§ **READING PASSAGE**
Two Ebola workers return to UK

Two military healthcare workers who were in close contact with a servicewoman diagnosed with Ebola have returned to the UK for monitoring but are not showing any signs of the disease.

The pair were identified alongside two other medics as having been in contact with the infected worker.

The two medics and the infected worker were transported back in an RAF plane to the Royal Free Hospital (RFH) in north west London yesterday, with the remaining two brought back today.

The two, who have not been diagnosed with the disease, travelled on separate EU Medevac flights to Newcastle, before being taken to the city’s Royal Victoria Infirmary for monitoring over a 21-day incubation period in line with Ebola response plans.

A spokeswoman for Newcastle Hospitals NHS Foundation Trust said: “The Royal Victoria Infirmary can confirm it is working with Public Health England (PHE) to provide clinical assessment of two returning military healthcare workers who have potentially been exposed to the Ebola virus in West Africa.

“This is a precautionary measure. Neither of these individuals has been diagnosed with Ebola and they are not showing any symptoms of the disease.

“They will be assessed at the hospital using expert guidance and a decision will be made if tests or treatment are required.

“The risk to other patients and wider public from Ebola is very low but all appropriate actions are being taken to protect the public’s health.”

PHE announced on Wednesday that the female worker had tested positive after being exposed to the virus while treating patients in Sierra Leone.

She is currently being treated in a high-level isolation unit at the RFH.

The two healthcare staff who travelled back with her are being monitored for the disease as a precaution and the RFH said they were not displaying symptoms of it.

Their arrival back in the UK comes as the World Heath Organisation (WHO) said the death toll from the Ebola epidemic has surpassed 10,000.

Up to 700 British military personnel are deployed in the West African country to aid the Ebola effort.

Nurses Pauline Cafferkey and Will Pooley – the only other Britons to have tested positive for the disease – were also treated at the RFH and both made full recoveries.

§ **ENTRIES SUPPLIED**
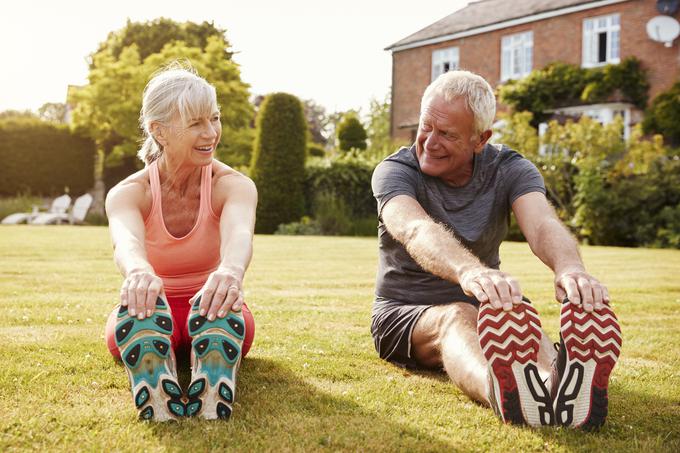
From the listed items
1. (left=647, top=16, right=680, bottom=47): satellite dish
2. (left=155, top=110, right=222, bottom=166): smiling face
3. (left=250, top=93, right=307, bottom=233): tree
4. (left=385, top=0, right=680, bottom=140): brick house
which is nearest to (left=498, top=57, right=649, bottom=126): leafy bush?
(left=385, top=0, right=680, bottom=140): brick house

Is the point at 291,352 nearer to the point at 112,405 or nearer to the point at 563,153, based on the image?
the point at 112,405

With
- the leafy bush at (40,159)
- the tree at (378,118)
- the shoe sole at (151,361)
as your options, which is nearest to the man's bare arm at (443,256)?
the shoe sole at (151,361)

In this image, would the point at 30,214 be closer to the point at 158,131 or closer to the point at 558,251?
the point at 158,131

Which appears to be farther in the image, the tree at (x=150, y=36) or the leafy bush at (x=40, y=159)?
the tree at (x=150, y=36)

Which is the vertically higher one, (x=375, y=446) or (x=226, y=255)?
(x=226, y=255)

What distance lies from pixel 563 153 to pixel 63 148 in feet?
64.8

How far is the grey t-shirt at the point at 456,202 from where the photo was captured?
345 centimetres

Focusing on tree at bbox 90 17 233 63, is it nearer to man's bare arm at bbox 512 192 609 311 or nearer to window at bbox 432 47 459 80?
window at bbox 432 47 459 80

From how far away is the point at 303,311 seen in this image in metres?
5.49

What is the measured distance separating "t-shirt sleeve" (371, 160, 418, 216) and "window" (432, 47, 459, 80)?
26.2 meters

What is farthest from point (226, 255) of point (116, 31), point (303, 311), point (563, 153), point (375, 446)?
point (116, 31)

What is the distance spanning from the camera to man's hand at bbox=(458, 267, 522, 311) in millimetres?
2402

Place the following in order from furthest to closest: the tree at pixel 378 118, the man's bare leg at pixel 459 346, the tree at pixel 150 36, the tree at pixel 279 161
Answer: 1. the tree at pixel 378 118
2. the tree at pixel 150 36
3. the tree at pixel 279 161
4. the man's bare leg at pixel 459 346

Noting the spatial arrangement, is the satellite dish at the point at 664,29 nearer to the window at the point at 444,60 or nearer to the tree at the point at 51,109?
the window at the point at 444,60
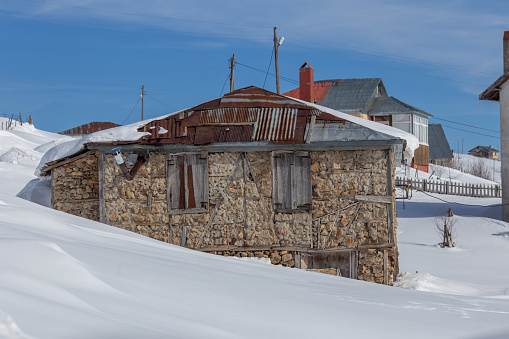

§ **EXERCISE DESCRIPTION**
Print the stretch of the Ebola report from "The two, who" through "treatment are required.", word for word. The records are unrelated material and have no connection to the Ebola report.

§ **WRITTEN REPLY**
The two, who have not been diagnosed with the disease, travelled on separate EU Medevac flights to Newcastle, before being taken to the city’s Royal Victoria Infirmary for monitoring over a 21-day incubation period in line with Ebola response plans.

A spokeswoman for Newcastle Hospitals NHS Foundation Trust said: “The Royal Victoria Infirmary can confirm it is working with Public Health England (PHE) to provide clinical assessment of two returning military healthcare workers who have potentially been exposed to the Ebola virus in West Africa.

“This is a precautionary measure. Neither of these individuals has been diagnosed with Ebola and they are not showing any symptoms of the disease.

“They will be assessed at the hospital using expert guidance and a decision will be made if tests or treatment are required.